SEQ ID NOs: 55 to 62 show the nucleotide sequences of the primers.
SEQ ID NO: 63 shows the base sequence of valencene synthase (VlnSCN) derived from Cupressus nootkatensis.
SEQ ID NO: 64 shows the amino acid sequence of valencene synthase (VlnSCN) derived from Cupressus nootkatensis.
SEQ ID NOs: 65 and 66 show the nucleotide sequences of the primers.

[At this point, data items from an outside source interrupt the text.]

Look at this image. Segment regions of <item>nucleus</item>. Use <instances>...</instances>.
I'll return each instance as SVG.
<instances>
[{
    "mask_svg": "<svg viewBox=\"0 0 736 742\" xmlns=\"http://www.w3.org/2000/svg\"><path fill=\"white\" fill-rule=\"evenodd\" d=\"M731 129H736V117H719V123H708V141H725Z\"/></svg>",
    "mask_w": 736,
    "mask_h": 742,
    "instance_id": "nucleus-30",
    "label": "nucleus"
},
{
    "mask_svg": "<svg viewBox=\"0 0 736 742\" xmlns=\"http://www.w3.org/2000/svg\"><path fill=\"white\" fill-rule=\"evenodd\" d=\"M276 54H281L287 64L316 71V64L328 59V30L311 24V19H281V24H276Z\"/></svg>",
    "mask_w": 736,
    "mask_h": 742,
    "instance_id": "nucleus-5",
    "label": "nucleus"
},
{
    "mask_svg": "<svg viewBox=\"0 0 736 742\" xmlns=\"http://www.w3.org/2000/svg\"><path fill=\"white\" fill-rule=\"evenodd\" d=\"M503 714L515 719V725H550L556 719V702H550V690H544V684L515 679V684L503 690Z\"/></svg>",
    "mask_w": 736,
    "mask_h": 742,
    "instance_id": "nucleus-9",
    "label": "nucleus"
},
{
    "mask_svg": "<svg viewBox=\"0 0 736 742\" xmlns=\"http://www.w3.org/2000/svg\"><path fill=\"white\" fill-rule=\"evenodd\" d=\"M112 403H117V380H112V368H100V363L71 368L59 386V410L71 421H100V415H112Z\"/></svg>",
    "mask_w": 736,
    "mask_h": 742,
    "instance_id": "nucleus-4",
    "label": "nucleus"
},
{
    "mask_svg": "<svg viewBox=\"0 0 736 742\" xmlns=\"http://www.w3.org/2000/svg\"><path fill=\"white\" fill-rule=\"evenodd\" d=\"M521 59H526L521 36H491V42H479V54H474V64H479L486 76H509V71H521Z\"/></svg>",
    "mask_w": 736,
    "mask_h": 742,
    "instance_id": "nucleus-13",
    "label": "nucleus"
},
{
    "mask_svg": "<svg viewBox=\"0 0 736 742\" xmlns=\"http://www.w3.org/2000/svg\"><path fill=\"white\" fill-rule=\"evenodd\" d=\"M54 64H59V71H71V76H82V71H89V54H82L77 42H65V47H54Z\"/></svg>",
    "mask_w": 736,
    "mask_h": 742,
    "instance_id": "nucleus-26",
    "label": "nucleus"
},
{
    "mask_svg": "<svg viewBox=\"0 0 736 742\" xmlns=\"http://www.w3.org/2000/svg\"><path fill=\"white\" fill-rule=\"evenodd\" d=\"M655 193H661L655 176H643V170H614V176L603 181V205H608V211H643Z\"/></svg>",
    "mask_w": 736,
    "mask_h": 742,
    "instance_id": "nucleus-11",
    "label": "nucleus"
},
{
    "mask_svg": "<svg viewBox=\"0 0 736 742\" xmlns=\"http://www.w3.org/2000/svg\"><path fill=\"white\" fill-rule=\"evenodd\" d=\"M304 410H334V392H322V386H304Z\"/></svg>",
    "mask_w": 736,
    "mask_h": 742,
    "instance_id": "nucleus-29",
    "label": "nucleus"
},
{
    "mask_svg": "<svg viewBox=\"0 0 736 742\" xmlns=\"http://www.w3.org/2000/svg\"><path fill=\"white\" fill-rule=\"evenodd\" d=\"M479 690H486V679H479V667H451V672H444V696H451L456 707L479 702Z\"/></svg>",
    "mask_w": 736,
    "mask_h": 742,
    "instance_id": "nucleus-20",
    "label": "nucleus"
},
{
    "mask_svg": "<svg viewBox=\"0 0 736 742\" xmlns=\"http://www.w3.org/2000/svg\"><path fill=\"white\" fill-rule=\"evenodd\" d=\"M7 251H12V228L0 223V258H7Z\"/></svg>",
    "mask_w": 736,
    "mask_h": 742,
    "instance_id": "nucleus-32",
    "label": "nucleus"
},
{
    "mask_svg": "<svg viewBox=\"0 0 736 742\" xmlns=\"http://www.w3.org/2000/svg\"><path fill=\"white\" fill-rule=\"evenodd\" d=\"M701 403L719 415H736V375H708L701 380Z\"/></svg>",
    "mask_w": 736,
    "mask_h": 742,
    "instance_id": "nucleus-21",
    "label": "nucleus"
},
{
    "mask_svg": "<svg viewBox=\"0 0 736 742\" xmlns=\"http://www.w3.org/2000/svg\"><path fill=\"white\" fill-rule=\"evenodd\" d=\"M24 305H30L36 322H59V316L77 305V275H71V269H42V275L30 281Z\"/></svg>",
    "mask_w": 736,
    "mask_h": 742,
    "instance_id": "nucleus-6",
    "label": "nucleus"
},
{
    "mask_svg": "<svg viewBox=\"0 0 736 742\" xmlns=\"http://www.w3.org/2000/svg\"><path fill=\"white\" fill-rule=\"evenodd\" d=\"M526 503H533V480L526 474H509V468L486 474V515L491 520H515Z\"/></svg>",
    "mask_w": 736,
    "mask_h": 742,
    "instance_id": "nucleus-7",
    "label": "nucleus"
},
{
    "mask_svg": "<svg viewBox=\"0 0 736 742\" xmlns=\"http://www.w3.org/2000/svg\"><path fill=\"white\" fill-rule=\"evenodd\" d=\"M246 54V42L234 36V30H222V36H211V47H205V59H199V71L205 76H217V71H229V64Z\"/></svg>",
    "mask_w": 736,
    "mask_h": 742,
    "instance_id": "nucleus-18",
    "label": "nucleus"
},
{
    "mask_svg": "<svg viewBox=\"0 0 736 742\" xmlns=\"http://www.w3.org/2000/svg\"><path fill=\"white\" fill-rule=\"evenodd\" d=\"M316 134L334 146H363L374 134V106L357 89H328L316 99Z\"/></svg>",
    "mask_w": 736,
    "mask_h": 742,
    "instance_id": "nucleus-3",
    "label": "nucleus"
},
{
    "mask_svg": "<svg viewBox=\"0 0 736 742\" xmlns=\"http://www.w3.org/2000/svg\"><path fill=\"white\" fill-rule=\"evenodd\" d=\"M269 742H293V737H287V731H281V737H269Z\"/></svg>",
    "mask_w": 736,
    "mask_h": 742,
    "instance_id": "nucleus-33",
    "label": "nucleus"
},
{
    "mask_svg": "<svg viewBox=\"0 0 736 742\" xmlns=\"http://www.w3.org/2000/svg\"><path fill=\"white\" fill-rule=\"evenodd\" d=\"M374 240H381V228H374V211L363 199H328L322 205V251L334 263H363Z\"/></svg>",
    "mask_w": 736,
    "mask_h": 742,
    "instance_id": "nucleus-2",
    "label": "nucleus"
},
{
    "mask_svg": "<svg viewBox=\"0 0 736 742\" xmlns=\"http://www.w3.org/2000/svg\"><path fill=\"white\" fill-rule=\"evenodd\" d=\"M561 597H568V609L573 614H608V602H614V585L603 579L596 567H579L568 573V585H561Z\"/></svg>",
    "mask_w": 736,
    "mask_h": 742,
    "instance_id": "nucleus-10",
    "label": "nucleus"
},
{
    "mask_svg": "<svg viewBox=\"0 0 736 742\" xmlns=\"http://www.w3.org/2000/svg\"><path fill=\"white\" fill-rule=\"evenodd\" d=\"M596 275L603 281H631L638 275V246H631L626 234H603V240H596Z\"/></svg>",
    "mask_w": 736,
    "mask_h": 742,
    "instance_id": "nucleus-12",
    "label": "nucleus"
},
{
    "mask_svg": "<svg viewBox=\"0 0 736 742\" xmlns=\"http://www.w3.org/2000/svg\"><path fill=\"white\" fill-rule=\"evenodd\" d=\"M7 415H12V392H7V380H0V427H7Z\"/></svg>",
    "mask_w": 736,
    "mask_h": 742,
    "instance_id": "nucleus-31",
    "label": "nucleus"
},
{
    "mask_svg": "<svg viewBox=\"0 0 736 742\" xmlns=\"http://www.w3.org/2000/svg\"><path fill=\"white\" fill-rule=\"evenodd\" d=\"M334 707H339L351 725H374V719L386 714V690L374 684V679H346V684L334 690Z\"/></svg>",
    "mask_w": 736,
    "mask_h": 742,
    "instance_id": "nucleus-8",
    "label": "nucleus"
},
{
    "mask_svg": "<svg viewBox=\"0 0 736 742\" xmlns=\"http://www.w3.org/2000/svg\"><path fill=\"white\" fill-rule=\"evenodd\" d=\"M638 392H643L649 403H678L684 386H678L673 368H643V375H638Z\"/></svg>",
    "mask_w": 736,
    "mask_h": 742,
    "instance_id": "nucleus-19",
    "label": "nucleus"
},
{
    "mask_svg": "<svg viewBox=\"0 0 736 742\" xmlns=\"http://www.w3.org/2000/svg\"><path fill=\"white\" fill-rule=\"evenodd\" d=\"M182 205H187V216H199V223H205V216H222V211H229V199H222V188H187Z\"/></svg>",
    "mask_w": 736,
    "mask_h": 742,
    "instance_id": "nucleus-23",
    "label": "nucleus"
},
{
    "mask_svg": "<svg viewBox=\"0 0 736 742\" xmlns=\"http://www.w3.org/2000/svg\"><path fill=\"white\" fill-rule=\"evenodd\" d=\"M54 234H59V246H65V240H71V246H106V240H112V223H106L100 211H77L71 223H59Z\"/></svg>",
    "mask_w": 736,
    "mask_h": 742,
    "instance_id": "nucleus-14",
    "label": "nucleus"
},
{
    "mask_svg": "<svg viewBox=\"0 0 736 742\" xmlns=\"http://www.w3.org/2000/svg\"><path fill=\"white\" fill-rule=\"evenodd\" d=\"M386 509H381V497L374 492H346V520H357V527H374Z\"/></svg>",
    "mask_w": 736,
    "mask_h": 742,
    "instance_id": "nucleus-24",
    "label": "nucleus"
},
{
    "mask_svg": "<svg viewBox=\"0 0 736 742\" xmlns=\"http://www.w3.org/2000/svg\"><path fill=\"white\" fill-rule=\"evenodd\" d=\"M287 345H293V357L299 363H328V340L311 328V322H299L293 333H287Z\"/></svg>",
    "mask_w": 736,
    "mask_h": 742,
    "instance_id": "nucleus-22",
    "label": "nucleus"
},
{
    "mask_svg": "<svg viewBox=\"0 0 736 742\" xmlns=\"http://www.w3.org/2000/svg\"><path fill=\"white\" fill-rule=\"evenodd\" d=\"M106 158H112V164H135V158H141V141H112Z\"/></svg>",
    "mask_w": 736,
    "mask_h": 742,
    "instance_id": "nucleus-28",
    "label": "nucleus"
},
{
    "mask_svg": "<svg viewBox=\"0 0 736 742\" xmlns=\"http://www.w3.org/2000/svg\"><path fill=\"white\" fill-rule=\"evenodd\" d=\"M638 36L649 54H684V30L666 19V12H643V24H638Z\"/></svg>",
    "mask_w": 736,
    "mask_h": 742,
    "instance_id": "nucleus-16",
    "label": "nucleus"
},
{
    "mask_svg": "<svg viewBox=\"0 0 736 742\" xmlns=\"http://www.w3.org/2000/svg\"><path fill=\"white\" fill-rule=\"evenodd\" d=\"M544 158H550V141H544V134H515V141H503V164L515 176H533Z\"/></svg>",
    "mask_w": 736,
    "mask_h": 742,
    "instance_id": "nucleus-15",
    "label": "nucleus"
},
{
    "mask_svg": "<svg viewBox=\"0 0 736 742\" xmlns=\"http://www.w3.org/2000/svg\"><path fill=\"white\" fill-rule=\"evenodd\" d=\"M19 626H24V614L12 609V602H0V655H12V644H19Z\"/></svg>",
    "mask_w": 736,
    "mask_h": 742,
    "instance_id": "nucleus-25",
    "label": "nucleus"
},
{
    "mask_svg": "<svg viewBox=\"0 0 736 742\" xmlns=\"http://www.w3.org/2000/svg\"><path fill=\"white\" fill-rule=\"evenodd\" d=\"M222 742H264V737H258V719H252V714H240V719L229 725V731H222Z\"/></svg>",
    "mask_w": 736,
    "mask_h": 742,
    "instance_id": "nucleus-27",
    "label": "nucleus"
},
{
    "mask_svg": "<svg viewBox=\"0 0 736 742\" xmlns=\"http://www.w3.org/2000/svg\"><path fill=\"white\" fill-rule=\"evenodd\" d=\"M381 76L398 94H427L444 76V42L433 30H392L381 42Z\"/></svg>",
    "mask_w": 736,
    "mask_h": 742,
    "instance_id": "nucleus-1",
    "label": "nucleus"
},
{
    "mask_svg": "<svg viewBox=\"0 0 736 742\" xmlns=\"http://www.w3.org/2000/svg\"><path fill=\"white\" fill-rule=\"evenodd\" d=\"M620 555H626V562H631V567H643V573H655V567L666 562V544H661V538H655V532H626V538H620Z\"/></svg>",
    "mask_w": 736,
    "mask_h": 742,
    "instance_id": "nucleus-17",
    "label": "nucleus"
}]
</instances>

SEQ ID NO: 67 corresponds to E.I. 1 shows the nucleotide sequence of farnesyl diphosphate synthase (IspA) derived from E. coli.
SEQ ID NO: 68 is an E.I. Fig. 2 shows the amino acid sequence of farnesyl diphosphate synthase (IspA) derived from E. coli.
SEQ ID NOs: 69 to 72 show the nucleotide sequences of the primers.
SEQ ID NO: 73 is P.I. The nucleotide sequence of the mgsA gene (PAJ_p0276) derived from the Ananatis AJ13355 strain is shown.
SEQ ID NOs: 74 to 81 show the nucleotide sequences of the primers.
SEQ ID NO: 82 is P. The nucleotide sequence of the promoter region of the ananatis-derived yahK gene is shown (atg at the 3 'end indicates the start codon of the yahK gene).
SEQ ID NOs: 83 to 86 show the nucleotide sequences of the primers.

Claims (9)

It is a manufacturing method of nootkaton,
(I) converting nootkatole to nootkatone in the presence of (i) a transformed microorganism whose activity of alcohol dehydrogenase is improved compared to that of a wild-type microorganism, or (ii) alcohol dehydrogenase,
Alcohol dehydrogenase is as follows:
(A) a protein comprising the amino acid sequence of SEQ ID NO: 30 or 32;
(B) A protein comprising an amino acid sequence comprising substitution, deletion, insertion or addition of one or several amino acids in the amino acid sequence of SEQ ID NO: 30 or 32, and having alcohol dehydrogenase activity; or (C) sequence A method comprising an amino acid sequence having 90% or more identity to the amino acid sequence of No. 30 or 32 and being a protein having alcohol dehydrogenase activity. The method according to claim 1, wherein the transformed microorganism is a microorganism comprising an expression unit comprising a polynucleotide encoding the alcohol dehydrogenase and a promoter operably linked thereto. The method according to claim 2, wherein the transformed microorganism is any of the following (i) to (iii):
(I) a microorganism comprising a heterologous expression unit comprising a polynucleotide encoding the alcohol dehydrogenase and a promoter operably linked thereto;
(Ii) a microorganism comprising an expression unit comprising a polynucleotide encoding the alcohol dehydrogenase and a promoter operably linked thereto in a non-natural genomic region or a non-genomic region; or (iii) a polynucleotide encoding the alcohol dehydrogenase , A microorganism containing the expression unit at multiple copy numbers. The method according to claim 2 or 3, wherein the transformed microorganism is a bacterium belonging to Enterobacteriaceae. The method according to any one of claims 2 to 4, wherein the transformed microorganism is Pantoea bacteria, Escherichia bacteria, or Corynebacterium bacteria. The method according to claim 5, wherein the transformed microorganism is Pantoea ananatis, Escherichia coli, or Corynebacterium glutamicum. The method according to any one of claims 2 to 6, wherein the transformed microorganism produces a monooxygenase having the ability to convert valencene to nooctol. The method according to any one of claims 2 to 7, wherein the transformed microorganism produces farnesyl diphosphate synthase and valencene synthase. The method according to any one of claims 2 to 8, wherein the transformed microorganism has either the methyl erythritol 4-phosphate pathway or the mevalonic acid pathway, or both.